A return trip today to Barnegat Light with the Monmouth County Audubon Society was graced by many of the same species as last week’s visit, plus a new one!
This harbor seal had hauled itself up onto the rocks of a small jetty behind the lighthouse to rest and soak up some sun, much to our delight. They’re fairly common here in winter, but this is the closest I’ve ever seen one. They have small rounded heads and whiskered snouts, but it’s their huge and soulful eyes that establish the resemblance with a more blubbery version of man’s best friend.
It was really sweet to watch it nearly tipping off the rocks as it napped! The seal seemed well aware of, yet unconcerned with the group of admirers that had gathered at the base of the lighthouse to watch it.
Many thanks to Steve for letting me use his big lens for these closer-up views.
High tide and a heavy surf had rearranged the sea ducks and shorebirds in new patterns. The jetty was impossibly dangerous today… so hardly any harlequins were within view, but the crashing waves beyond the jetty were black with ducks!
There were big numbers of long-tails and lots of scoters (black and surf) close within the inlet, disappearing and reappearing behind the swells… a real treat! I also saw quite a few common eiders looking just like the field guides say they should… sweet!
(Of course there’s no pictures… I wasn’t about to climb up on the jetty and get soaking wet or worse.)
The purple sandpipers, dunlin, ruddy turnstones and a lone sanderling were mostly feeding on the lee side of the jetty… out of the wind and the crashing waves. They’re all so inconspicuous somehow, looking like nothing more than jetty rock, until you realize that the rocks are moving and alive with birds.
I often wonder why in the world I do this… why I stand out in the cold until my hands and lips are numb… just to see birds that I’ve seen any number of times before in much less awful conditions?
It’s mostly ritual, I think, like waiting for woodcock in an early spring dusk or estimating the number of swallows that might rise from the phragmites at North Pond on a late summer dawn.
What’s not often mentioned among birders is the time spent scanning the horizon, that distant magic place where sky and sea or sky and land converge to ignite the imagination. The time spent looking at nothing. You have to be patient when you look there. You might not see anything new… or see anything at all, but you have to look and wait, just in case.
Some people don’t ever want to look into that distance. Some people won’t tolerate the discomfort of it.
Sometimes the best thing I find while scanning that distance is inside me, anyway.

**Provided data:**

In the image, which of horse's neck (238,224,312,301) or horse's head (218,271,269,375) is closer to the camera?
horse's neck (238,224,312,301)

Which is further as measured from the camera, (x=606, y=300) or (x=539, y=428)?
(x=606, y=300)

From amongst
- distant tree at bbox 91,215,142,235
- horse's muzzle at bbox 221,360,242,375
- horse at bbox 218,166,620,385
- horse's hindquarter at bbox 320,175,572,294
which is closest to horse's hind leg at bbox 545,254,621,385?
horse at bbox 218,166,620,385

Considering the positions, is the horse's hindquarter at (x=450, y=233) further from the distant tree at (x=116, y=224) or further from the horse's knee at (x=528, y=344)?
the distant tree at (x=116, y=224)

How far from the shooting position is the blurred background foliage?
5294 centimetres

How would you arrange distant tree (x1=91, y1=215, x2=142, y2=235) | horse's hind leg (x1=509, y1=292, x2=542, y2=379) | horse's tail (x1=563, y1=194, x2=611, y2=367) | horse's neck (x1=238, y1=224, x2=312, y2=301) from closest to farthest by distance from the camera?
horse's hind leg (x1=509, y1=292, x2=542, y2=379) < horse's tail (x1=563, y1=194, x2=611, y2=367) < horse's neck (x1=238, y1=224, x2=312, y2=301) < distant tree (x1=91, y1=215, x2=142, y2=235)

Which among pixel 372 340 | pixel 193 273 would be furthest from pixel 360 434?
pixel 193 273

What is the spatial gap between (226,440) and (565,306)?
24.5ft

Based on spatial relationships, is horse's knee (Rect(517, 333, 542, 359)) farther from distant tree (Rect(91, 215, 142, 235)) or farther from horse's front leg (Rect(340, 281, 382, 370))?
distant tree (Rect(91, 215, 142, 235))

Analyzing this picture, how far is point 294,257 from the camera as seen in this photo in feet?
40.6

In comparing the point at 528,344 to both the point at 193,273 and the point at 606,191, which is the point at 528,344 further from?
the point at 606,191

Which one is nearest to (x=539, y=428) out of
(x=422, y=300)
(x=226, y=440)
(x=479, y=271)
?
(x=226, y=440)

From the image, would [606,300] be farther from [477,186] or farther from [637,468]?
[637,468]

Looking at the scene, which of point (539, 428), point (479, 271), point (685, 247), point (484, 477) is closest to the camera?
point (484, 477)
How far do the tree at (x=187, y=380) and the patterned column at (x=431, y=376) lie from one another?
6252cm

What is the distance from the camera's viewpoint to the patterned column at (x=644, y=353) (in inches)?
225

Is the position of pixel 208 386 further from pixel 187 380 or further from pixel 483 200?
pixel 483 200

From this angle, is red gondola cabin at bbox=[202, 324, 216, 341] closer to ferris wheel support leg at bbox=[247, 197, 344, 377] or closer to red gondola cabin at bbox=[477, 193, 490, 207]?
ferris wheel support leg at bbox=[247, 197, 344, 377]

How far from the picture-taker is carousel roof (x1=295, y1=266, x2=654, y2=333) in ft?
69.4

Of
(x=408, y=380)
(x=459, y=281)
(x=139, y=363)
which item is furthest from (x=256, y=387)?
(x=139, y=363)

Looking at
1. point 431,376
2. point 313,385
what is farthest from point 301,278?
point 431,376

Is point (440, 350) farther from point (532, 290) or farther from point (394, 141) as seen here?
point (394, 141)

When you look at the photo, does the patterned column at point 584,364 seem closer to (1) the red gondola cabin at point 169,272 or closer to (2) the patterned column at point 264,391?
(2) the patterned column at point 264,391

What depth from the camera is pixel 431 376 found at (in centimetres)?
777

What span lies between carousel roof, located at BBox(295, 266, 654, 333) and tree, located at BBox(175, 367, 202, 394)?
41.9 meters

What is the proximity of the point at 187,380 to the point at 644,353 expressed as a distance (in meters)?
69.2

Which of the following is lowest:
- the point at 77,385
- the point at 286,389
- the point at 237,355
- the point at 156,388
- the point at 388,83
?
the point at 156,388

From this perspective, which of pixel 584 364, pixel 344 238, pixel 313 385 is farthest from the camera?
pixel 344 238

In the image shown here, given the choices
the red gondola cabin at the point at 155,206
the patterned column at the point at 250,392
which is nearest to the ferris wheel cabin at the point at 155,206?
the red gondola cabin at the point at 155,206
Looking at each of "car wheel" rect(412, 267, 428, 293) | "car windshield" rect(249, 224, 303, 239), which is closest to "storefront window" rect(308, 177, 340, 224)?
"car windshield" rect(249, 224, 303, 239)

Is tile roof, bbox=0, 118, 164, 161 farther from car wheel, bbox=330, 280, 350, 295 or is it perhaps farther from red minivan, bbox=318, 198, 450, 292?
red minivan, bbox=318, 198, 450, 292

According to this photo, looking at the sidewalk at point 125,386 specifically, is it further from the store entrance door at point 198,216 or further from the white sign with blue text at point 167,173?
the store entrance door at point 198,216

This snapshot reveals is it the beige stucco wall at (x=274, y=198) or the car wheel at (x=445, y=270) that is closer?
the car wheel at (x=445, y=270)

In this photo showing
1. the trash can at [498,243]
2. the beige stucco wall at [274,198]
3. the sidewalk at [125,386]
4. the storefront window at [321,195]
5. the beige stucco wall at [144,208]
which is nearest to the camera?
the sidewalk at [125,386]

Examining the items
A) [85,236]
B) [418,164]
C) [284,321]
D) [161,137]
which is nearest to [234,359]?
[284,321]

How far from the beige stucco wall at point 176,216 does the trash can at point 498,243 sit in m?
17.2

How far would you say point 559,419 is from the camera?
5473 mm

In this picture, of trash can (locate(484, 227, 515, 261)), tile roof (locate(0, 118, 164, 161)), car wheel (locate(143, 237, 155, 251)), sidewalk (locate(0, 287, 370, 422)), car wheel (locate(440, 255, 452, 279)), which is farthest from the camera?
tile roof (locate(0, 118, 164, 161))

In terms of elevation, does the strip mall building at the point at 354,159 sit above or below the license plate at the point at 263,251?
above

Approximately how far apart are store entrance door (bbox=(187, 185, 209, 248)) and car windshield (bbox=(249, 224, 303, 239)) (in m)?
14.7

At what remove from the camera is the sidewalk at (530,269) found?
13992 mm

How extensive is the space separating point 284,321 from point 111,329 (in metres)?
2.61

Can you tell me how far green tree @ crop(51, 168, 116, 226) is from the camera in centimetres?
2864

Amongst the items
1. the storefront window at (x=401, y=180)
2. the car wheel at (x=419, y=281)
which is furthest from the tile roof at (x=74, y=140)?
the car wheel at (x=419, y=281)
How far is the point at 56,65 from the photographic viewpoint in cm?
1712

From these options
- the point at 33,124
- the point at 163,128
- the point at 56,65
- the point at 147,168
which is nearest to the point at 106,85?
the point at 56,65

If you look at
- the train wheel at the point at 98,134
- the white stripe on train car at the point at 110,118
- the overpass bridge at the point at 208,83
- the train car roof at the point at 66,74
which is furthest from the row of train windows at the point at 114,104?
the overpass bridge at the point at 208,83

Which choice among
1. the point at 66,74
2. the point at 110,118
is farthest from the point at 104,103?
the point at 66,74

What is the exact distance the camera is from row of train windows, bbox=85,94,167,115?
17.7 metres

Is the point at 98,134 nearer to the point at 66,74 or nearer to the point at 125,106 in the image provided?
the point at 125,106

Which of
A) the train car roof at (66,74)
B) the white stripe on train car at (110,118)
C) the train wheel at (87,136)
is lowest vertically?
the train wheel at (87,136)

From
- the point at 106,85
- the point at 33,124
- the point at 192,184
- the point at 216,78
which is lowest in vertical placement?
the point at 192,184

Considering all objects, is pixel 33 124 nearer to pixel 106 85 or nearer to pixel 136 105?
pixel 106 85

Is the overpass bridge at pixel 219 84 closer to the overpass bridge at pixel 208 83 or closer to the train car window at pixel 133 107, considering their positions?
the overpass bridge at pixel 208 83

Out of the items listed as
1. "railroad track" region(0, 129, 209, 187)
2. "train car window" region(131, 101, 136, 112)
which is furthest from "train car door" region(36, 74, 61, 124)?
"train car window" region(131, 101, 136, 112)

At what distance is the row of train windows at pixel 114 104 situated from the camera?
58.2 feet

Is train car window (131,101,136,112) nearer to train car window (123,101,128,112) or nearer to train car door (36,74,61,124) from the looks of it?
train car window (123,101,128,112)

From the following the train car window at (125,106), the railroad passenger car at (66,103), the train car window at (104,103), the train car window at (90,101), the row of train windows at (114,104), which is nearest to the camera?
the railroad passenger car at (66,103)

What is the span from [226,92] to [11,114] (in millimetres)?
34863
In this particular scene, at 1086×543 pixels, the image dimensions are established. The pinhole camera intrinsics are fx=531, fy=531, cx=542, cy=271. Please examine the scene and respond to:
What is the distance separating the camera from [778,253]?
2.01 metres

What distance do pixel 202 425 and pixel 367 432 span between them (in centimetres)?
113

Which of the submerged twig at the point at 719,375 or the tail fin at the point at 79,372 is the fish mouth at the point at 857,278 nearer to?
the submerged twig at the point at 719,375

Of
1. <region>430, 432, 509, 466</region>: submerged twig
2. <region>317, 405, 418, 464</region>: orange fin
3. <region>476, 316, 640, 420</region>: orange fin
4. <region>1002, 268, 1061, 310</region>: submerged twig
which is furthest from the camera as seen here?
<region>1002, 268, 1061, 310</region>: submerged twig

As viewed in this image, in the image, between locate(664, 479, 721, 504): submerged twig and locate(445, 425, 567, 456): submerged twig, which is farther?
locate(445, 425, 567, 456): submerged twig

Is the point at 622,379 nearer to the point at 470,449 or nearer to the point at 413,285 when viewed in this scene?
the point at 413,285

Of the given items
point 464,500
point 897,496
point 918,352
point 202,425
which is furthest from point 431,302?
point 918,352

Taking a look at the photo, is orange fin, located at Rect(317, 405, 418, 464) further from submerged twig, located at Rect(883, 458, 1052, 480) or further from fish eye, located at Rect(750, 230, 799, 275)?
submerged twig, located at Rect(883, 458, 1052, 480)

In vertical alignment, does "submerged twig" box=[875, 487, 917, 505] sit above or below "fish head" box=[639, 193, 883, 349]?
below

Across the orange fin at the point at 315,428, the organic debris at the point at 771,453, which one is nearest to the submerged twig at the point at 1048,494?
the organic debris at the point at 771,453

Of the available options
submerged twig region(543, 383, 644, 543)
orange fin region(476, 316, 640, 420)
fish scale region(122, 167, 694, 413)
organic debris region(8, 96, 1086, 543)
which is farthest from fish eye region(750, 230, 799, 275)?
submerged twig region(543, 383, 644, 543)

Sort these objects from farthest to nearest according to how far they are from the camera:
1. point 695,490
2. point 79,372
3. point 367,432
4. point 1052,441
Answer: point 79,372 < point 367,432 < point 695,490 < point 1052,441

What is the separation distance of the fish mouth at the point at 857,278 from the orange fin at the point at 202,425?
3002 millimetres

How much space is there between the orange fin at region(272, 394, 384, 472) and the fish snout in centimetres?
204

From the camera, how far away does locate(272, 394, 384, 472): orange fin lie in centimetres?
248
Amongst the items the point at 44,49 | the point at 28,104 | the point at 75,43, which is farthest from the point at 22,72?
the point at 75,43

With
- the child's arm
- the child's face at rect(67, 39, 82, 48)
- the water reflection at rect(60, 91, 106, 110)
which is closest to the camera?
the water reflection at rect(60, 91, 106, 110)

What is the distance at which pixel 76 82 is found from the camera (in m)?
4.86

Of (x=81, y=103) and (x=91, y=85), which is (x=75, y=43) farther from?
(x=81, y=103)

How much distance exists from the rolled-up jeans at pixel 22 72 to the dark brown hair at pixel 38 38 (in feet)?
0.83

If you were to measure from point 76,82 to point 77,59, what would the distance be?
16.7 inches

**What to work on:**
1: Duplicate the Barnegat Light text from "It’s mostly ritual, I" up to and including "inside me, anyway.".
2: Translate this sentence from the Barnegat Light text into Spanish: "The seal seemed well aware of, yet unconcerned with the group of admirers that had gathered at the base of the lighthouse to watch it."
3: According to the Barnegat Light text, which birds were mostly feeding on the lee side of the jetty? List them all.

**Answer list:**
1:
It’s mostly ritual, I think, like waiting for woodcock in an early spring dusk or estimating the number of swallows that might rise from the phragmites at North Pond on a late summer dawn.
What’s not often mentioned among birders is the time spent scanning the horizon, that distant magic place where sky and sea or sky and land converge to ignite the imagination. The time spent looking at nothing. You have to be patient when you look there. You might not see anything new… or see anything at all, but you have to look and wait, just in case.
Some people don’t ever want to look into that distance. Some people won’t tolerate the discomfort of it.
Sometimes the best thing I find while scanning that distance is inside me, anyway.

2: La foca parecía muy consciente del grupo de admiradores que se había reunido al pie del faro para observarla, pero sin inquietarse por él.

3:
- purple sandpipers
- dunlin
- ruddy turnstones
- a lone sanderling